The new year is still quite young, but yet real estate developers have been super-busy — especially in this part of the Bronx.

One of the biggest questions in recent months has finally been answered: What’s going to replace the small mansion at 3377 Sedgwick Ave.? It’s exactly what many people expected — a multi-family residential building.

In fact, it’s a six-story building with more than 18,000 square feet of space divided up into 30 units, according to a filing with the city’s buildings department.

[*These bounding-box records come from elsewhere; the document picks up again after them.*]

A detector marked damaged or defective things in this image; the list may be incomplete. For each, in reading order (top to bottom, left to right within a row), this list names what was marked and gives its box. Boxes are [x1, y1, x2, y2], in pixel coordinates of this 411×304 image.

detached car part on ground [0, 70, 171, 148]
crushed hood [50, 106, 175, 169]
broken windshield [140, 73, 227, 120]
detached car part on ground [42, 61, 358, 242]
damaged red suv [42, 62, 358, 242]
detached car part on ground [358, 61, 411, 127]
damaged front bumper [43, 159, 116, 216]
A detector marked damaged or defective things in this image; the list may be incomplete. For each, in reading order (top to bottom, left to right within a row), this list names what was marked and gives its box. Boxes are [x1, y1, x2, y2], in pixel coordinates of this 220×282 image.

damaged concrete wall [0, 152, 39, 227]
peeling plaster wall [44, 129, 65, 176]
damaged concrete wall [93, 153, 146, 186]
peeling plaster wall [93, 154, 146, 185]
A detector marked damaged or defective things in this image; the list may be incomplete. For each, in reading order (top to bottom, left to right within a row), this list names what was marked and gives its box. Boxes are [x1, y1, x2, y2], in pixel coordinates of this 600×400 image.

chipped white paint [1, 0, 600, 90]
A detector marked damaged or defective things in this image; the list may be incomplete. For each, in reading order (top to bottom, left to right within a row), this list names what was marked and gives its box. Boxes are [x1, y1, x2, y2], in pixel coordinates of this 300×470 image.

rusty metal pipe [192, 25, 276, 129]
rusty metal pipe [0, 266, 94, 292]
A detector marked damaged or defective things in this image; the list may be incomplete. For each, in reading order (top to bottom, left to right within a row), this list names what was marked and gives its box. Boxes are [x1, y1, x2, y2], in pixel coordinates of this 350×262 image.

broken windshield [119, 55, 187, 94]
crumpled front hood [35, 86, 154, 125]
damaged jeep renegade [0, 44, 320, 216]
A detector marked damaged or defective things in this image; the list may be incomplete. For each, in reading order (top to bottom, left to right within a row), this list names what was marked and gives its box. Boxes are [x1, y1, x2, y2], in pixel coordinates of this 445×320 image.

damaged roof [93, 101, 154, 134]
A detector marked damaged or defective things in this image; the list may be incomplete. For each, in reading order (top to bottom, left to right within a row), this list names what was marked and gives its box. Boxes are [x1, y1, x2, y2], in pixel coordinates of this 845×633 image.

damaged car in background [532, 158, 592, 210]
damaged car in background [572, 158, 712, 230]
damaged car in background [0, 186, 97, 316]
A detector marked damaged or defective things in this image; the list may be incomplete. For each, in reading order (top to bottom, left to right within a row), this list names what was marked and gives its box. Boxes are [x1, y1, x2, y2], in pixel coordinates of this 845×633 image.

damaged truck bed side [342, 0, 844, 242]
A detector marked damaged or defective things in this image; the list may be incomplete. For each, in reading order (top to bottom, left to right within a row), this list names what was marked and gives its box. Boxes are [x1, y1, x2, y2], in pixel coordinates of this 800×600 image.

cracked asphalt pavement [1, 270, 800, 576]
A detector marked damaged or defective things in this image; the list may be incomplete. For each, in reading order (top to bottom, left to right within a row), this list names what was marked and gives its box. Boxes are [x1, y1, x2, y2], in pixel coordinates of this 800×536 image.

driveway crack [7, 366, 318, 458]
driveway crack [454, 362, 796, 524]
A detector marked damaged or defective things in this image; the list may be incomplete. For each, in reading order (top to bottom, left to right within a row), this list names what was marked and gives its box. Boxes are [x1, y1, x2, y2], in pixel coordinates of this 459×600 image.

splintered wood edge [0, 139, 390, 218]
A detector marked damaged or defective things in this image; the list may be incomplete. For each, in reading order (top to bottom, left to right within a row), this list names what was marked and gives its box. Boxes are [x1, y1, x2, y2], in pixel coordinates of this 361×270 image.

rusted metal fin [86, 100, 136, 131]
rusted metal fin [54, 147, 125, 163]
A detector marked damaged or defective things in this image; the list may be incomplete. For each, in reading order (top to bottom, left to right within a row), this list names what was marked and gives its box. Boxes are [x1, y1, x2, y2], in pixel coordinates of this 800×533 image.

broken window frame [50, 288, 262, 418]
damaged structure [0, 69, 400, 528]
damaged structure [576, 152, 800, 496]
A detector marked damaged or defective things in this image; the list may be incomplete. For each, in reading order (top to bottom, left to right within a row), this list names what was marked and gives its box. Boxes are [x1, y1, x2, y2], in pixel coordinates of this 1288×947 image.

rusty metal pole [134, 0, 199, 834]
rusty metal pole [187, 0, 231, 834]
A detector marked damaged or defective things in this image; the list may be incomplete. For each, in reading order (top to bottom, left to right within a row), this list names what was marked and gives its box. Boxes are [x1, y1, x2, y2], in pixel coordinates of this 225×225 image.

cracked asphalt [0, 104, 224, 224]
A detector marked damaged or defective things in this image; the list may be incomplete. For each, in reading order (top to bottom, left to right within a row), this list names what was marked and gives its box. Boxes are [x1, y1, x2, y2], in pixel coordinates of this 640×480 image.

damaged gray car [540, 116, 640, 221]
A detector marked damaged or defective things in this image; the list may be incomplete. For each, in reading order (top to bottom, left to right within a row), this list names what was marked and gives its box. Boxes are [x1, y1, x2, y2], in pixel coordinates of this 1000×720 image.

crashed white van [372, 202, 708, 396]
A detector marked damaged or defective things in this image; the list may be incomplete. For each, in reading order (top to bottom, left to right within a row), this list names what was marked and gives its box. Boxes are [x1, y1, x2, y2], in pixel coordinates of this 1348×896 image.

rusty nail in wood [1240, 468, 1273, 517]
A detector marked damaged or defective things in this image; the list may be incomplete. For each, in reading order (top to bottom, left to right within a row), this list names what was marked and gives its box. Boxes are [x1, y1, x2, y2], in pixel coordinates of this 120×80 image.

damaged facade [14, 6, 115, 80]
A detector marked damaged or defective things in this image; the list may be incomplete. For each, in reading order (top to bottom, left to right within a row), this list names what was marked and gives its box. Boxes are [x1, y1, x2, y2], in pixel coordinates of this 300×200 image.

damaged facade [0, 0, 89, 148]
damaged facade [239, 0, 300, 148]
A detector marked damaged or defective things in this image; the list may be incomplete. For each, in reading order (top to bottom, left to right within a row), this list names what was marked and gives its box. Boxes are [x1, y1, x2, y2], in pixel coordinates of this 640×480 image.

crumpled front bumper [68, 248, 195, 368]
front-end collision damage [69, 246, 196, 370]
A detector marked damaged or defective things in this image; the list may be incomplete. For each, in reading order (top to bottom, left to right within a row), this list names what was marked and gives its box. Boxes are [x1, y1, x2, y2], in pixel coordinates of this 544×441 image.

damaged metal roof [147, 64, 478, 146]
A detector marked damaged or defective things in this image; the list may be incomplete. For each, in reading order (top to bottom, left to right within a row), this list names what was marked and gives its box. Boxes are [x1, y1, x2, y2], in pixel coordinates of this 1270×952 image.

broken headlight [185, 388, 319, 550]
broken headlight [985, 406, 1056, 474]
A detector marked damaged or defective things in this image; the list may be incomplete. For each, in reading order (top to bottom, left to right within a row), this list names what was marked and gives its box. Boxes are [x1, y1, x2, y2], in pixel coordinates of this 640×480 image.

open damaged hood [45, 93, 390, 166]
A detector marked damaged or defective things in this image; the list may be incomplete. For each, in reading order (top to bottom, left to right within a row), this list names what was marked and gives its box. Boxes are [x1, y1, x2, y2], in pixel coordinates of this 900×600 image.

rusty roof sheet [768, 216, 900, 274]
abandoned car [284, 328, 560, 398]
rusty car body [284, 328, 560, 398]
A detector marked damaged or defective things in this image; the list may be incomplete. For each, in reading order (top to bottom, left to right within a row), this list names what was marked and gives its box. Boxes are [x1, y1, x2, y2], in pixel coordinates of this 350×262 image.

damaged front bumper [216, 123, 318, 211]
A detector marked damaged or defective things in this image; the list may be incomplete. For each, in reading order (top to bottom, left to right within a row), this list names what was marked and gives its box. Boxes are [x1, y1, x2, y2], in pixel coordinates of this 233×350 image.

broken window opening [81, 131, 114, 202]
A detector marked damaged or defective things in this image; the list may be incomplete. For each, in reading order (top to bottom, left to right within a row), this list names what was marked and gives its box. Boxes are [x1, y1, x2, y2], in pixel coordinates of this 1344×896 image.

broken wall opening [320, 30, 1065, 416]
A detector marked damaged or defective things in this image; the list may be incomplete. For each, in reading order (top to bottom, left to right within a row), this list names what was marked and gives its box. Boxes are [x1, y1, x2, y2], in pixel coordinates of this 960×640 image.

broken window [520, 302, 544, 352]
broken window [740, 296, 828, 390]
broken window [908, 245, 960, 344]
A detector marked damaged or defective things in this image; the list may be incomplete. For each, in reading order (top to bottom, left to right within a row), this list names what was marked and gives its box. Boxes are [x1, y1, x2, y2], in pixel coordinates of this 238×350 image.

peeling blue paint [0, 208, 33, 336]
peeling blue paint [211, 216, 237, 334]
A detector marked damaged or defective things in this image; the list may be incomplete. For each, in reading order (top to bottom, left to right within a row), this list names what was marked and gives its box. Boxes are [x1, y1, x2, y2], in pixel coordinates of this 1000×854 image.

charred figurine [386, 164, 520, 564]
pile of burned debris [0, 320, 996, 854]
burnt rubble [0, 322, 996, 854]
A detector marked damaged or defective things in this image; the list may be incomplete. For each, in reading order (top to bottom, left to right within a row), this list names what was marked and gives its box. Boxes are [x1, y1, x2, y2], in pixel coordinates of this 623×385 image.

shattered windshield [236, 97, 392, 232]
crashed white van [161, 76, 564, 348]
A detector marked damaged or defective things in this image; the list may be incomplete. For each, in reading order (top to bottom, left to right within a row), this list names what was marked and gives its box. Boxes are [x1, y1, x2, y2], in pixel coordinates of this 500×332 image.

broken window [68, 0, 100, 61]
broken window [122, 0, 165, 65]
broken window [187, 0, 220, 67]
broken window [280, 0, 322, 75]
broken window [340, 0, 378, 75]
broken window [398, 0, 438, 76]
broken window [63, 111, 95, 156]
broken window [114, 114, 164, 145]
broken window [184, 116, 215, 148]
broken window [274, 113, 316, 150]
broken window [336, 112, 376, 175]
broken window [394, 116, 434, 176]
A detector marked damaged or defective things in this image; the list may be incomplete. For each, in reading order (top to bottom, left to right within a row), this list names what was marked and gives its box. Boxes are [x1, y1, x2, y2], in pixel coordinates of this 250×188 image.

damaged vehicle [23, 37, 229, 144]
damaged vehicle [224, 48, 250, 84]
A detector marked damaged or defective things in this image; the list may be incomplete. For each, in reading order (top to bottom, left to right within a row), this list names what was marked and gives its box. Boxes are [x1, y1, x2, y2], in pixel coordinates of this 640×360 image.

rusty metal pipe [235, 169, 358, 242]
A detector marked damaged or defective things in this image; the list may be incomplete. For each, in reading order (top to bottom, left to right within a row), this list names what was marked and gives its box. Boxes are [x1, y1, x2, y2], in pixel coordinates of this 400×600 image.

Anton Tinaj, a partner with Arberia & Associates, purchased the Kingsbridge Heights home last spring through a limited liability corporation for $1.25 million, according to city property records — a significant increase from the $31,500 its previous owner, Chao Shio Sieh, paid for the property in 1992.

Tinaj got off on the wrong foot with his neighbors, with his workers accused of doing demolition work without a permit in the middle of a pandemic. Tinaj told The Riverdale Press at the time his people were only trying to clean up the property, which he claims was left a mess by the previous owner.

By September, Tinaj had filed the paperwork to demolish the 3,700-square-foot home that was built in 1899.

The property is zoned R6-A, which likely would make Tinaj’s proposed project as-of-right.

Initial steps also are under way to start a four-story, eight-unit residential building at 2733 Kingsbridge Terrace, near West Kingsbridge Road.

Nush Rudaj purchased an existing three-family home on the property through an LLC for $750,000 back in March 2019, according to property records.

This lot is zoned R6, also suggesting this will be as-of-right. It’s expected to end up with a little more than 5,500 square feet of residential, according to Rudaj’s application filed with the city’s buildings department.

A four-story residential building also is being planned for 2860 Heath Ave., an existing empty lot near West 229th Street.

Gurpreet Singh is developing more than 5,600 square feet of residential space that will be broken down into eight apartments. A company managed by Singh bought the land last November for $255,000, according to property records.

And finally, it’s not new construction at 3633 Kingsbridge Ave., but instead a demolition.

The owner of the two-story former home of Kingsbridge Fence located next to Kingsbridge Social Club, filed paperwork with the buildings department just before the end of the year to tear down the building.

Costa Ioannou bought the property for $1.55 million in October 2017 through an LLC, but has not filed any additional paperwork on what might go up in its place.

The property is zoned for lower-density mixed-use, which could include a low-rise apartment building and some commercial use on the bottom floor.


Karate school wins grant money

Riverdale Kenshikai Karate on Fieldston Road is one of 28 city businesses sharing in more than $200,000 in grant money awarded by the Citizens Committee for New York City.

The organization, which offered more than $1 million in direct grants to community projects last year alone, provided local businesses cash grants of up to $10,000 to help them maintain payroll and operations.

Riverdale Kenshikai, run by Paul Sookdar, has been part of the community since 1992, according to a release. It lost all streams of revenue in the wake of the coronavirus pandemic, moving to the online videoconferencing app Zoom.

The karate center wants to install an exhaust fan at its Fieldston Road location, and purchase an air purifier it hopes will help once again lead to safe indoor classes.